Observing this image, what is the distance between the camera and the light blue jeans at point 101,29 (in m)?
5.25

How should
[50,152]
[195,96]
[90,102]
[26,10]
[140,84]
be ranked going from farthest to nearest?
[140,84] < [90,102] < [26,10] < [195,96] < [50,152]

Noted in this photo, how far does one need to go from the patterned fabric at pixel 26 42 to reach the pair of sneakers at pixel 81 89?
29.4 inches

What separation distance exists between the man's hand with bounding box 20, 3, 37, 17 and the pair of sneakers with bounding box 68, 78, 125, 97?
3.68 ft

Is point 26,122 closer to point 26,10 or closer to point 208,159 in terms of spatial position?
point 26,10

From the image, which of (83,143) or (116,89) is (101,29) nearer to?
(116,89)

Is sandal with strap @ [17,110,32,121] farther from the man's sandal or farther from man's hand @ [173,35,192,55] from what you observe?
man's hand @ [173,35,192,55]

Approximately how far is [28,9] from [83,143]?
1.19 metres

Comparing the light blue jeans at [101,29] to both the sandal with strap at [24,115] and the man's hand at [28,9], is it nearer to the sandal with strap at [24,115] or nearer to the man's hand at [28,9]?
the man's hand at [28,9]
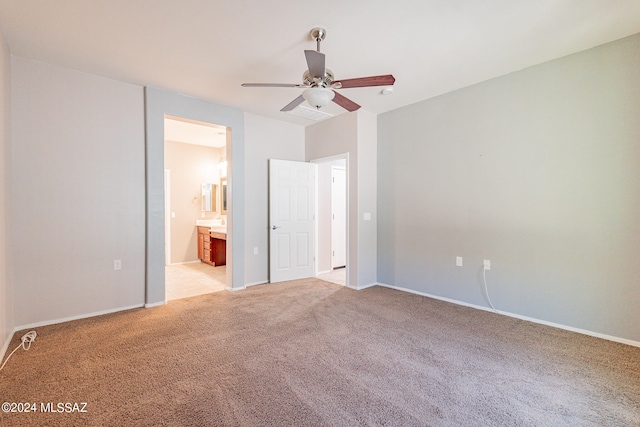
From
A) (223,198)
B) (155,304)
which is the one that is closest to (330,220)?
(223,198)

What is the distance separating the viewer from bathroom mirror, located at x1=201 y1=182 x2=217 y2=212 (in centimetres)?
686

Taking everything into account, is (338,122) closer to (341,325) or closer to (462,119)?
(462,119)

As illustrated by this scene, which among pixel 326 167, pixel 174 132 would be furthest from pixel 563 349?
pixel 174 132

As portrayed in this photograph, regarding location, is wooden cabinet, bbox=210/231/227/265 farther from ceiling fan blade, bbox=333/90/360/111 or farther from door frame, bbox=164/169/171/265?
ceiling fan blade, bbox=333/90/360/111

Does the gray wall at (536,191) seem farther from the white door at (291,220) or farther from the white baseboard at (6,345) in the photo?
the white baseboard at (6,345)

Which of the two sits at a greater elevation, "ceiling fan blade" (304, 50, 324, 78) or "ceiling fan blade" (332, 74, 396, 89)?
"ceiling fan blade" (304, 50, 324, 78)

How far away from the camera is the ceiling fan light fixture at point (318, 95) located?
2.34m

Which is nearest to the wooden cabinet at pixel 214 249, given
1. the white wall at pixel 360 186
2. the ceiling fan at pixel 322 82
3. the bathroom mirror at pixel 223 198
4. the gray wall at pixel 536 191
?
the bathroom mirror at pixel 223 198

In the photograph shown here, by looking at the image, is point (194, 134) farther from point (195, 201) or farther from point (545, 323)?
point (545, 323)

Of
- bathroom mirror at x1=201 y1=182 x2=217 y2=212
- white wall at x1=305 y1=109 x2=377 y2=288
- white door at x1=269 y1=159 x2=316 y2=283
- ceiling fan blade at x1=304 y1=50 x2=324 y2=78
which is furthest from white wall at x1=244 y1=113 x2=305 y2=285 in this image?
bathroom mirror at x1=201 y1=182 x2=217 y2=212

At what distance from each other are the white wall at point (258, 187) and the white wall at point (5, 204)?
2511mm

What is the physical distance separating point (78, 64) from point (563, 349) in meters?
5.42

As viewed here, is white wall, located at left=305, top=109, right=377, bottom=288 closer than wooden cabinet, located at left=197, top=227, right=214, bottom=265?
Yes

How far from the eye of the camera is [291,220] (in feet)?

------------------------------

» **Instruction**
Using the material above, reproduce exactly the line that contains "Does the gray" and all lines after it through the last one, and only those.

» **Completed task**
Does the gray wall at (536,191) seem farther from the white door at (291,220) or farther from the white baseboard at (6,345) in the photo?
the white baseboard at (6,345)

Which of the two sits at a greater elevation, "ceiling fan blade" (304, 50, 324, 78) or "ceiling fan blade" (332, 74, 396, 89)?
"ceiling fan blade" (304, 50, 324, 78)

How far away from the camera is the ceiling fan light fixture at point (318, 95) located?
2.34m

Which is nearest to the wooden cabinet at pixel 214 249, given
1. the white wall at pixel 360 186
2. the ceiling fan at pixel 322 82
3. the bathroom mirror at pixel 223 198
4. the gray wall at pixel 536 191
?
the bathroom mirror at pixel 223 198

In the photograph shown here, by looking at the image, is point (194, 134) farther from point (195, 201) or farther from point (545, 323)?
point (545, 323)

Of
- bathroom mirror at x1=201 y1=182 x2=217 y2=212
- white wall at x1=305 y1=109 x2=377 y2=288
- white door at x1=269 y1=159 x2=316 y2=283
- ceiling fan blade at x1=304 y1=50 x2=324 y2=78
which is furthest from white wall at x1=244 y1=113 x2=305 y2=285 in this image?
bathroom mirror at x1=201 y1=182 x2=217 y2=212

At what distance from each other are the white wall at point (258, 187) and the white wall at point (5, 204)?
2511mm

What is the physical distance separating point (78, 64) from point (563, 349) in meters?
5.42

As viewed here, is white wall, located at left=305, top=109, right=377, bottom=288 closer than wooden cabinet, located at left=197, top=227, right=214, bottom=265?
Yes

How far from the eye of the camera is [291,220] (in feet)?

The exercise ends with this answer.